4.12. RNA Sequencing and Bioinformatics Analysis

RNA isolation for RNA sequencing (RNA-seq) analyses was performed using TRIZOL reagent (Invitrogen). The whole transcriptome libraries for costunolide and DMSO-treated cells (n = 3) were prepared with the SOLiD TM Whole Transcriptome Analysis Kit (Applied Biosystems, Carlsbad, CA, USA) and paired-end sequencing was conducted on an Illumina HiSeq system using PE150 strategy. The reads were aligned against the human reference genome (H. sapiens, GRCh38) and TMM normalization method was used for data normalization (R/Bioconductor package edgeR). Limma package and Student’s t-test were used for statistical analysis of the mean expression values between costunolide and DMSO-treated lung cancer cell lines (n = 3). KEGG and Reactome analysis were conducted by KOBAS3.0 (kobas.cbi.pku.edu.cn/kobas3 (accessed on 13 July 2023)) [41], and pathways with p-value < 0.05 were considered to be significantly enriched in the annotation categories.

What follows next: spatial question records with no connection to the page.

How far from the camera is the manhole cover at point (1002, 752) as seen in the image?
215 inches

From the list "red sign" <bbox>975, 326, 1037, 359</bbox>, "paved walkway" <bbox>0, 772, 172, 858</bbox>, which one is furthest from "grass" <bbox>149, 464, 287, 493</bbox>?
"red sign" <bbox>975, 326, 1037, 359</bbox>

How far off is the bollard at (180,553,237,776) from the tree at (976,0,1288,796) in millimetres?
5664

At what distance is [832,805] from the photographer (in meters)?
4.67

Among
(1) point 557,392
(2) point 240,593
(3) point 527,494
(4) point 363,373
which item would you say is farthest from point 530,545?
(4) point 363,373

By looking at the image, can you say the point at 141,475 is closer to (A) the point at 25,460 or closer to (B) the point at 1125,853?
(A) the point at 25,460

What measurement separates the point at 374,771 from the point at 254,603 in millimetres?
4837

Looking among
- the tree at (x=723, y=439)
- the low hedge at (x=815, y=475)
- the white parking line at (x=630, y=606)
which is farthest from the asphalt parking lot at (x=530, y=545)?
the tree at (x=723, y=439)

4.13. Statistical Analysis

All experimental data in the figures are shown as the mean ± SD. The statistical significance of Kaplan–Meier survival plot was determined by log-rank analysis. The other statistical significance was detected by t-test. All of the statistical analyses were performed in GraphPad Prism 8.3.0. * p < 0.05, ** p < 0.01, *** p < 0.001, and **** p < 0.0001; ns means non-significant. All experiments were repeated at least three times.

5. Conclusions

Our findings demonstrate a potential oncogenic role for DDX18 in LUAD. Analysis of TCGA and GEO databases revealed significant upregulation of DDX18 in LUAD tissues, and this upregulation correlated with poor patient survival. Functional studies confirmed that DDX18 knockdown in LUAD cells impedes cell growth, while overexpression in Beas-2B cells promotes proliferation. RNA-seq identified the cell cycle pathway as significantly dysregulated upon DDX18 depletion. Flow cytometry analysis further revealed G1 cell cycle arrest in DDX18 knockdown cells, accompanied by downregulation of the key G1 regulator CDK4. CHIP experiments confirmed DDX18 binding to the CDK4 promoter region. Rescue of CDK4 expression after DDX18 knockdown abrogated the cell cycle arrest phenotype, suggesting DDX18 regulates cell cycle progression via CDK4 expression. Collectively, these data strongly support the potential of DDX18 as a therapeutic target for lung cancer.